A future report from the same committee will investigate what consumers actually understand.

Tuesday, December 21, 2010

Quick links

I have been blogging lightly in recent months, but there's plenty of fascinating things to read elsewhere.

The Farming Life.  The Daily Yonder has an eloquent essay by a young farmer and mother: To Farm Is To Let Go.

Food Safety.  Marion Nestle explains that the CDC's new food safety numbers (reducing the estimated annual deaths from 5,000 to 3,000) do not mean our food supply has gotten safer.  She credits the New York Times and USA Today for reporting this key point correctly.  Peter Katel has a fine feature in CQ Reporter (not free), reviewing food safety issues and controversies.  In related news, just today, I was pleased to see that the food safety bill finally passed for real

Sustainability.  Four leading public health organizations have issued a shared set of principles.  A healthy, sustainable food system is health-promoting, sustainable, resilient, diverse, fair, economically balanced, and transparent.  It is a nice short single page of guidelines.  Of course, the future document that explains what to do when principles come into conflict, and tradeoffs are required, may take a little longer to write.

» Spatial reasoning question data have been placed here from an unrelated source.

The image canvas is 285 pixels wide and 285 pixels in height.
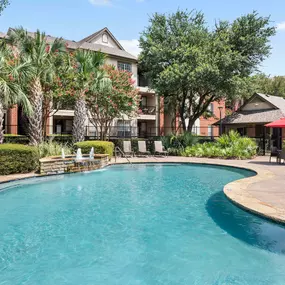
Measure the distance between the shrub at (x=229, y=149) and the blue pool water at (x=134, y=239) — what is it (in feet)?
30.2

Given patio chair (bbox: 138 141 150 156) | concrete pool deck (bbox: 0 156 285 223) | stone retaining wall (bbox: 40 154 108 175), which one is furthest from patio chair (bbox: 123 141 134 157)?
concrete pool deck (bbox: 0 156 285 223)

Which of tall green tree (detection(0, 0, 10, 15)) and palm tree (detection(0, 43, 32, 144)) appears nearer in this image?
palm tree (detection(0, 43, 32, 144))

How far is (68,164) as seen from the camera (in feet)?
41.4

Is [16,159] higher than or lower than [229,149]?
lower

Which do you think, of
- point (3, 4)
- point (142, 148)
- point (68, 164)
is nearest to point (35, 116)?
point (68, 164)

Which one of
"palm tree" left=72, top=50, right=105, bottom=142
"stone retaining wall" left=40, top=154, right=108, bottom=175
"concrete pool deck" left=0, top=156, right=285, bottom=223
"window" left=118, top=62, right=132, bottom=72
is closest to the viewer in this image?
"concrete pool deck" left=0, top=156, right=285, bottom=223

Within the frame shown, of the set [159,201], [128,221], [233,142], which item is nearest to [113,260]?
[128,221]

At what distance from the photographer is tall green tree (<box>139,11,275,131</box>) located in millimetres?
20016

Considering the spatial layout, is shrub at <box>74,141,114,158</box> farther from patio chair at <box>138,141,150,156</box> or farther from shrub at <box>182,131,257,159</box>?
shrub at <box>182,131,257,159</box>

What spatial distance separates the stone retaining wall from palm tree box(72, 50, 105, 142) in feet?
12.6

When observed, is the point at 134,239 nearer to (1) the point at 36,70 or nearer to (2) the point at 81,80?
(1) the point at 36,70

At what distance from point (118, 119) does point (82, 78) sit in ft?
36.4

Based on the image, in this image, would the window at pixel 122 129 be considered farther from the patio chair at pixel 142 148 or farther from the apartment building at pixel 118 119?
the patio chair at pixel 142 148

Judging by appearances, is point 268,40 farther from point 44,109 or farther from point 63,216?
point 63,216
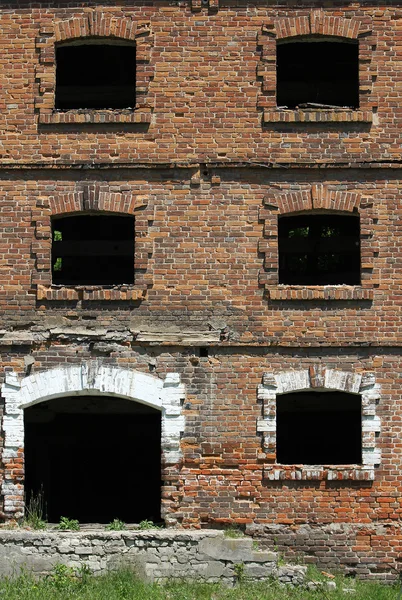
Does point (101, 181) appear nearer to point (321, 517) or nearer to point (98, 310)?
point (98, 310)

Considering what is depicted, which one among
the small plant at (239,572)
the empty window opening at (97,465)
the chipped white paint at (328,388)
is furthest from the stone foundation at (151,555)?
the empty window opening at (97,465)

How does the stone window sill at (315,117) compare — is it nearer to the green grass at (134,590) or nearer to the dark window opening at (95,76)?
the dark window opening at (95,76)

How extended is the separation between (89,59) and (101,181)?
3554 mm

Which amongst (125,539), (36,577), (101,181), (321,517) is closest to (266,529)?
(321,517)

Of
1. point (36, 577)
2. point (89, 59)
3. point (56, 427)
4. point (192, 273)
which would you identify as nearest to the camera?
point (36, 577)

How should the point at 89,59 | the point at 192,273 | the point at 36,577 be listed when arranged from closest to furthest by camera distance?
1. the point at 36,577
2. the point at 192,273
3. the point at 89,59

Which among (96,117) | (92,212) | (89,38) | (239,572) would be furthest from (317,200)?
(239,572)

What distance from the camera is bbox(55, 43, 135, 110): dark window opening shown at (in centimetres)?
1664

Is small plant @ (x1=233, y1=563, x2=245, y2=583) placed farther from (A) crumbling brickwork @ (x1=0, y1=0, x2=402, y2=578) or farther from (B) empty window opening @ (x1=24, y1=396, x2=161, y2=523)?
(B) empty window opening @ (x1=24, y1=396, x2=161, y2=523)

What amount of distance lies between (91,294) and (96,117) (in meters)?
2.66

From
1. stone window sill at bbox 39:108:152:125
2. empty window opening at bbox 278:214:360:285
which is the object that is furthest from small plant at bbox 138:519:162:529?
stone window sill at bbox 39:108:152:125

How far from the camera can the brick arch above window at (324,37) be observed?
47.8 ft

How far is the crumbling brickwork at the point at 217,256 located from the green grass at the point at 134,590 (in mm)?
795

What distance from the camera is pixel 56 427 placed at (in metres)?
18.5
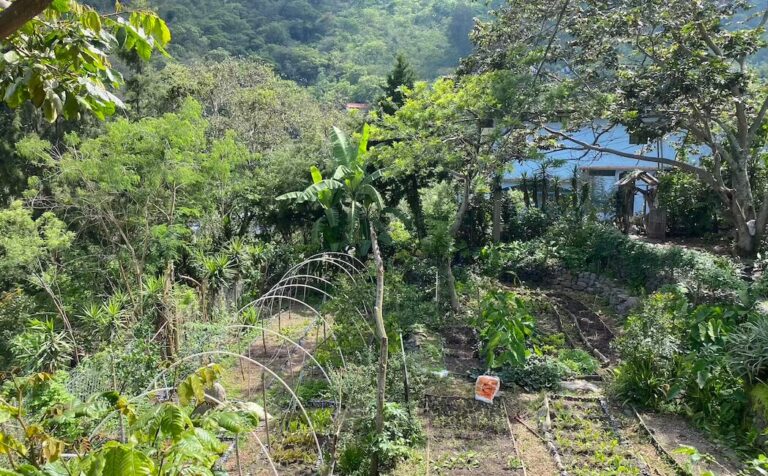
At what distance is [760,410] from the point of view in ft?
18.4

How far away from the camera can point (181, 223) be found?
10445 mm

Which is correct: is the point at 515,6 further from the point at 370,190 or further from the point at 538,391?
the point at 538,391

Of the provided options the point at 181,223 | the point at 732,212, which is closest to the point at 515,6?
the point at 732,212

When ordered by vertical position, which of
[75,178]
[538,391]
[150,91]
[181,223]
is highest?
[150,91]

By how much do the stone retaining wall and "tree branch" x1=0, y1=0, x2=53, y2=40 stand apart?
962cm

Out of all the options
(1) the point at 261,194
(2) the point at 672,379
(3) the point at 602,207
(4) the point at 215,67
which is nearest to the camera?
(2) the point at 672,379

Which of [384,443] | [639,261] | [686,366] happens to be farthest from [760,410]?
[639,261]

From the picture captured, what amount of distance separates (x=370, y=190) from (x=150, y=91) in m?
6.81

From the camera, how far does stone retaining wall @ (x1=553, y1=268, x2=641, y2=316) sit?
395 inches

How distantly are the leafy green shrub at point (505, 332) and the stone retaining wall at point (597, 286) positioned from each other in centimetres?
310

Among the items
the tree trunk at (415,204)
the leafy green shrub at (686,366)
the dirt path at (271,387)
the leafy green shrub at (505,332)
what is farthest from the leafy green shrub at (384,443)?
the tree trunk at (415,204)

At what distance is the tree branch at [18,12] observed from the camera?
172 centimetres

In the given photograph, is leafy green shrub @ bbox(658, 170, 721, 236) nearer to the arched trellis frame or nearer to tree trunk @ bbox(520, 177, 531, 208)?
tree trunk @ bbox(520, 177, 531, 208)

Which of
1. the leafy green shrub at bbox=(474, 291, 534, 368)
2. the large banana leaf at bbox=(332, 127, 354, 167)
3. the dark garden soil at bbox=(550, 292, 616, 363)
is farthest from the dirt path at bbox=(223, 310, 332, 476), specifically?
the dark garden soil at bbox=(550, 292, 616, 363)
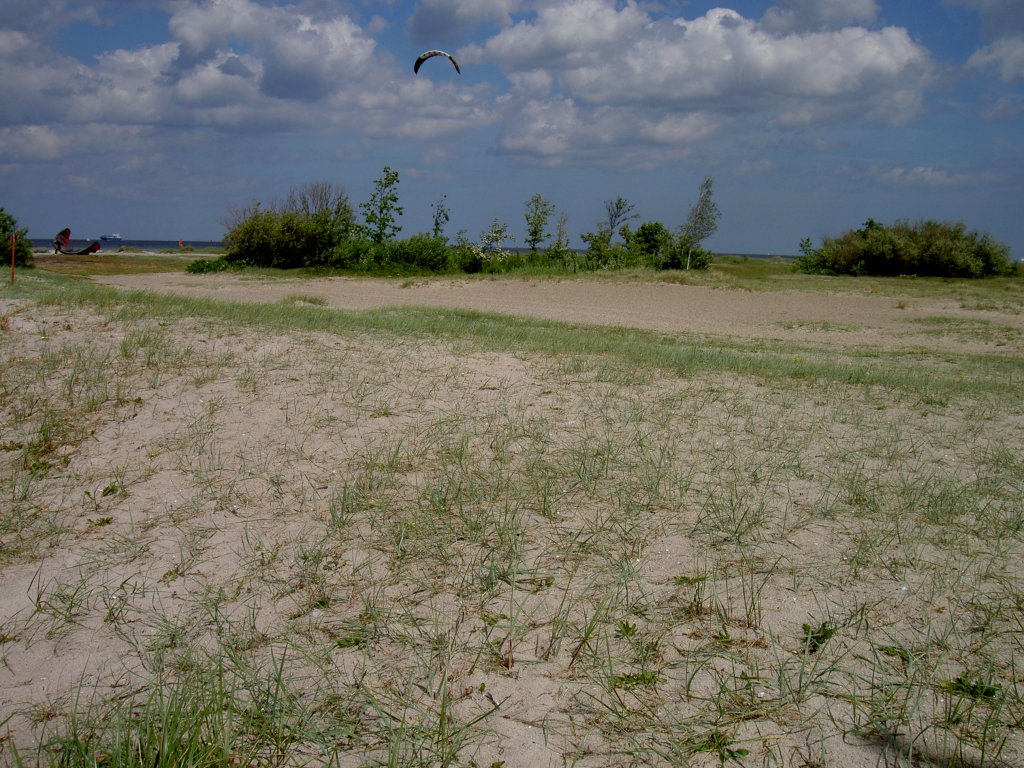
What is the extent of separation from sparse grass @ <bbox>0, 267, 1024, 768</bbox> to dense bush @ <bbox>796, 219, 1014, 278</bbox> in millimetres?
32429

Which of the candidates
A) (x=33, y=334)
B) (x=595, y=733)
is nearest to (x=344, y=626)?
(x=595, y=733)

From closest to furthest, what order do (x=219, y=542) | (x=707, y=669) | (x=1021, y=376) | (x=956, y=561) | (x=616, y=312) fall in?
(x=707, y=669) < (x=956, y=561) < (x=219, y=542) < (x=1021, y=376) < (x=616, y=312)

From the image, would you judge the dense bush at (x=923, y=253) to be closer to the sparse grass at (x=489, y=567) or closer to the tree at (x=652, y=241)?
the tree at (x=652, y=241)

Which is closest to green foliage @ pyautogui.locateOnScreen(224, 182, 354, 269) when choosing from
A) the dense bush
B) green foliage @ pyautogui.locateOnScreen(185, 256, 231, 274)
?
green foliage @ pyautogui.locateOnScreen(185, 256, 231, 274)

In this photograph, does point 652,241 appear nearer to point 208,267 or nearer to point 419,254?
point 419,254

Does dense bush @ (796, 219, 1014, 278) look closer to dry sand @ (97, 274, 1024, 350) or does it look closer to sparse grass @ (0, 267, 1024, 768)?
dry sand @ (97, 274, 1024, 350)

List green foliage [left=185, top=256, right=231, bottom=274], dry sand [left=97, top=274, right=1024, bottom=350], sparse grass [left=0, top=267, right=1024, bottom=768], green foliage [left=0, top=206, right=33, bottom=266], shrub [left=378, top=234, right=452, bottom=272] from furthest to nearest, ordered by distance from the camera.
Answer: shrub [left=378, top=234, right=452, bottom=272]
green foliage [left=185, top=256, right=231, bottom=274]
green foliage [left=0, top=206, right=33, bottom=266]
dry sand [left=97, top=274, right=1024, bottom=350]
sparse grass [left=0, top=267, right=1024, bottom=768]

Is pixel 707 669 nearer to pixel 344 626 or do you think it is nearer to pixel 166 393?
pixel 344 626

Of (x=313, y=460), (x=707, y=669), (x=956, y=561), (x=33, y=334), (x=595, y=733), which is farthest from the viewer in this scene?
(x=33, y=334)

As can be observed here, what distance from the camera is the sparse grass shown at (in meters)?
2.80

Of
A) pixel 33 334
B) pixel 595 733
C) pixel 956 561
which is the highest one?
pixel 33 334

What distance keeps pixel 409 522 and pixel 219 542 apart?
1.06 meters

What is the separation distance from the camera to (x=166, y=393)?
6516mm

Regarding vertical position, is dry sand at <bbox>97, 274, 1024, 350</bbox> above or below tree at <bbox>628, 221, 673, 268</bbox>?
below
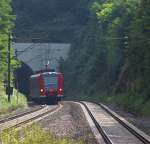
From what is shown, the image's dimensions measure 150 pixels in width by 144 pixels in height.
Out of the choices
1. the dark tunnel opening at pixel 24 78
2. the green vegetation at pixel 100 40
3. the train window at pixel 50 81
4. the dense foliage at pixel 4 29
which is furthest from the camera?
the dark tunnel opening at pixel 24 78

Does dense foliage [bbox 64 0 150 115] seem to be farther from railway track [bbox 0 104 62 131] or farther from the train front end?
railway track [bbox 0 104 62 131]

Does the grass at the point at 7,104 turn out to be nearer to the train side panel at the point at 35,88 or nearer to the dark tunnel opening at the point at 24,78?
the train side panel at the point at 35,88

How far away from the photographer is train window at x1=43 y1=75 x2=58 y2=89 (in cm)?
7518

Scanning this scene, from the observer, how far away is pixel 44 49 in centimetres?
11638

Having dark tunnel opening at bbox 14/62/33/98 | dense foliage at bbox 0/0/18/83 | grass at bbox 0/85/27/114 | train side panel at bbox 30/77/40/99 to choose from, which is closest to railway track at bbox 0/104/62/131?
grass at bbox 0/85/27/114

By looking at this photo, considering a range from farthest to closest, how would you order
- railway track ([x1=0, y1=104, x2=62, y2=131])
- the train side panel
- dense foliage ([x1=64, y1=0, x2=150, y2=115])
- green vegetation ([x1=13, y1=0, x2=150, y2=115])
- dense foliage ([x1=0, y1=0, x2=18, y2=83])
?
the train side panel, dense foliage ([x1=0, y1=0, x2=18, y2=83]), green vegetation ([x1=13, y1=0, x2=150, y2=115]), dense foliage ([x1=64, y1=0, x2=150, y2=115]), railway track ([x1=0, y1=104, x2=62, y2=131])

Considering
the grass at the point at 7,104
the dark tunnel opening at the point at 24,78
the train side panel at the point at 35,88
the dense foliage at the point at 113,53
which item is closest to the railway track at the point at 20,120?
the dense foliage at the point at 113,53

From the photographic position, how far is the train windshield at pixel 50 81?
75188mm

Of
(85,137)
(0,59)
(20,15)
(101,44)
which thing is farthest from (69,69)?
(85,137)

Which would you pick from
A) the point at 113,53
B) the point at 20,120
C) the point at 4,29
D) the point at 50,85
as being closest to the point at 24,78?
the point at 113,53

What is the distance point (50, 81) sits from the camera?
75.4m

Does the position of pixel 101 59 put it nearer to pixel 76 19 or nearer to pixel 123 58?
pixel 123 58

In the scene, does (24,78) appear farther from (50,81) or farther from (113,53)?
(50,81)

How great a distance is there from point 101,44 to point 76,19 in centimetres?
3333
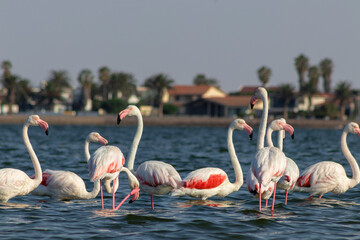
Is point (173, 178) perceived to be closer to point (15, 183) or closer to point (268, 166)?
point (268, 166)

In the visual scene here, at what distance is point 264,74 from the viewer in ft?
420

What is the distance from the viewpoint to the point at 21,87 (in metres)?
113

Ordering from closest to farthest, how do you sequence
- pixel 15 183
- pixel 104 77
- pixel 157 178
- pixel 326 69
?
pixel 157 178, pixel 15 183, pixel 104 77, pixel 326 69

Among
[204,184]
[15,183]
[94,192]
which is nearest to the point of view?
[15,183]

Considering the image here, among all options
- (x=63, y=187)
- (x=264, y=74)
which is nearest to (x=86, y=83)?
(x=264, y=74)

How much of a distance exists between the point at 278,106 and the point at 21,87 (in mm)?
50076

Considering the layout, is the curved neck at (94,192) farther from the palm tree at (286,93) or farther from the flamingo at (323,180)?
the palm tree at (286,93)

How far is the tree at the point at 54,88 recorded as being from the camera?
115438mm

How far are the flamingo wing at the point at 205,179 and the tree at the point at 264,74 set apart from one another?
11713cm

Miscellaneous.  Regina Weiss asks whatever happened to those Department of Justice and USDA hearings about agribusiness.  Krista Tippett has an inspiring radio essay, with chef Dan Barber.  Grist reports on animal welfare abuses at a Smithfield plant, based on an investigation by the Humane Society.  Ethicurean's latest feature discusses farm-to-school moving to the next level in Ohio.

Sunday, December 05, 2010

U.S. food in pictures

A theme for me this year has been "see for yourself."  For a policy teacher from the East Coast, it has been both fun and fascinating to get about the country a bit.  Here are some photographs related to U.S. food and agriculture from my travels in the last several months.

Friday, December 03, 2010

Cargo preferences cost $140 million that could have helped the hungry

Cargo preferences are the regulations that require a large part of U.S. food aid to be shipped in U.S. ships.  The regulations are more cumbersome and expensive than you might think, leaving even some U.S. businesses out of luck, simply because they use other countries' ships for parts of a cargo's journey.  The losers from these policies are the world's hungry.

We think of a food aid as a way to demonstrate American generosity to the world, but the governments of countries that receive the food aid instead see a tragically mixed message, a sort of gesture toward generosity combined with greed at the expense of some of the poorest people in the world.

Cornell professor Chris Barrett in today's Washington Post explains:
Cargo preference was launched in 1954 alongside modern American food aid programs. By requiring the U.S. government to ship three-quarters of its international food aid on U.S. flag vessels, the policy was intended to maintain essential sealift capacity in wartime, safeguard maritime jobs for American sailors and avoid foreign domination of U.S. ocean commerce. But in a comprehensive - and, to date, the only peer-reviewed - analysis of available shipping data and shipping vessel ownership records, we found that cargo preference falls well short of these objectives. Our study of the shipping data and the fiscal 2006 food-aid shipment records - the only full year records were available - from the U.S. Agency for International Development found that by restricting competition, the policy costs U.S. taxpayers a 46 percent markup on the market cost of ocean freight. 
Along with my Friedman School colleague Dan Maxwell, Barrett wrote the authoritative book on U.S. food aid.